It is testament to his skill as an author that Darragh Martin manages to perfectly encapsulate the last forty years of Irish history, in all its glory and absurdity, within the pages of this stunning book. In his funny and occasionally devastating family saga, Martin has created a cast of endearing, memorable characters, while also covering an impressive array of topics, from politics and religion to abortion, homosexuality and environmental destruction. This timely, important novel is a must-read.
- Recommended by Caoilfhionn Fay, Dubray Head Office
A big-hearted, funny, sad, dazzlingly ambitious novel about the messiness of love, family and belief - and how nothing ever turns out quite how we plan
In 1979 Bridget Doyle has one goal left in life: for her family to produce the very first Irish pope. Fired up by John Paul II's appearance in Phoenix Park, she sprinkles Papal-blessed holy water on the marital bed of her son and daughter-in-law, and leaves them to get on with things. But nine months later her daughter-in-law dies in childbirth and Granny Doyle is left bringing up four grandchildren: five-year-old Peg, and baby triplets Damien, Rosie and John Paul.

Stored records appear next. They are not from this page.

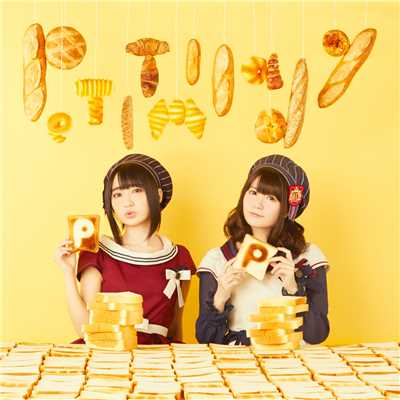 シングル/Unknown Love Bakery/petit milady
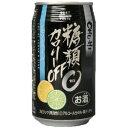 ベストテイスト 酎ハイ レモン&ライム カロリーオフ 糖類ゼロ 350ml×24缶(1ケース)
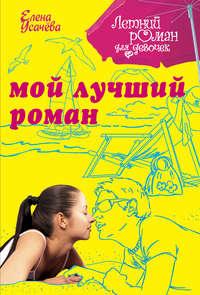 Усачева, Елена  - Мой лучший роман
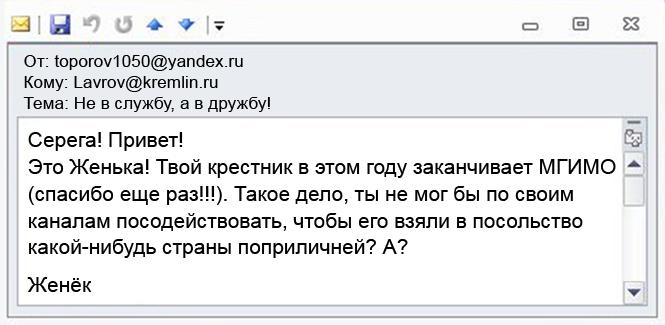 Переписка Сергея Лаврова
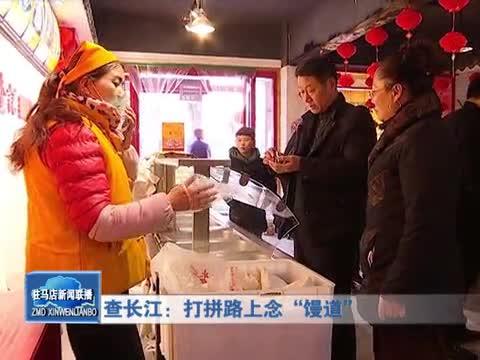 """查长江:打拼路上念""""馒道"""""""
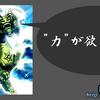 How to use ボウテンコウ【メタル竜星】その3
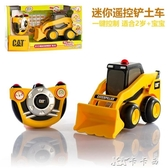 遙控車 CAT遙控工程車簡單易操控靈活精致小巧遙控推土機兒童禮物玩具 【快速出貨】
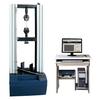 供应K-LDW电脑(微机)控制万能试验机
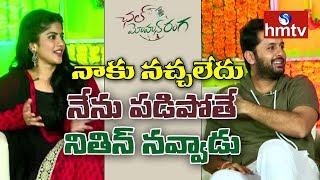 Megha Akash About Bad Moment With Nithiin   Chal Mohana Ranga Interview   Rao Ramesh   hmtv News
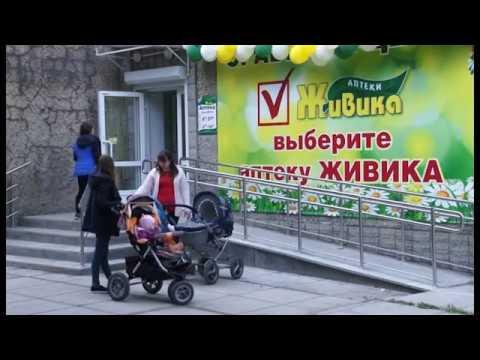 Низкие цены на лекарства в аптеке Краснотурьинска на Рюмина 4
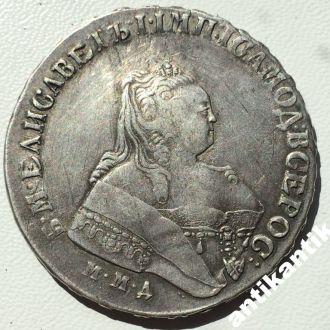 Рубль 1749 ММД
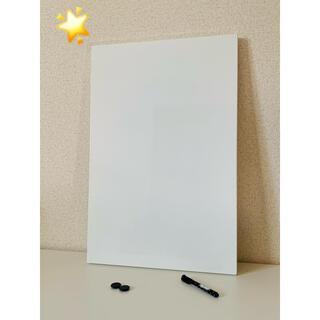 IKEA - ◆【手渡しのみ対応】IKEA ホワイトボード◆スヴェンソース マグネットボード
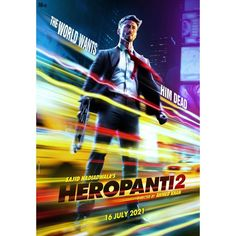 Tiger Shroff is a man on a mission in first look posters of Heropanti 2 film to release on July 16 2021 : Bollywood News Action Film, Action Movies, Upcoming Movies 2021, Hindi Movies Online, Photos Hd, Sr K, Tiger Shroff, Motivational Stories, Full Movies Download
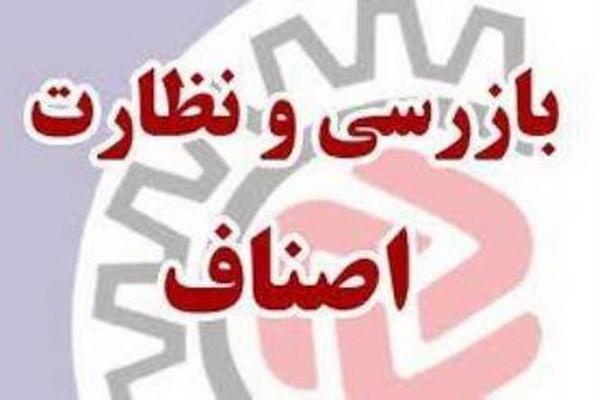 بیش از 3هزار بازرسی اصناف در سه ماهه اول سال جاری در مهاباد انجام گرفت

Thirty years later, it seems unlikely any of Granny Doyle's grandchildren are going to fulfil her hopes. Damien is trying to work up the courage to tell her that he's gay. Rosie is a dreamy blue-haired rebel who wants to save the planet and has little time for popes. And irrepressible John Paul is a chancer and a charmer and the undisputed apple of his Granny's eye - but he's not exactly what you'd call Pontiff material.
None of the triplets have much contact with their big sister Peg, who lives over 3,000 miles away in New York City, and has been a forbidden topic of conversation ever since she ran away from home as a teenager. But that's about to change.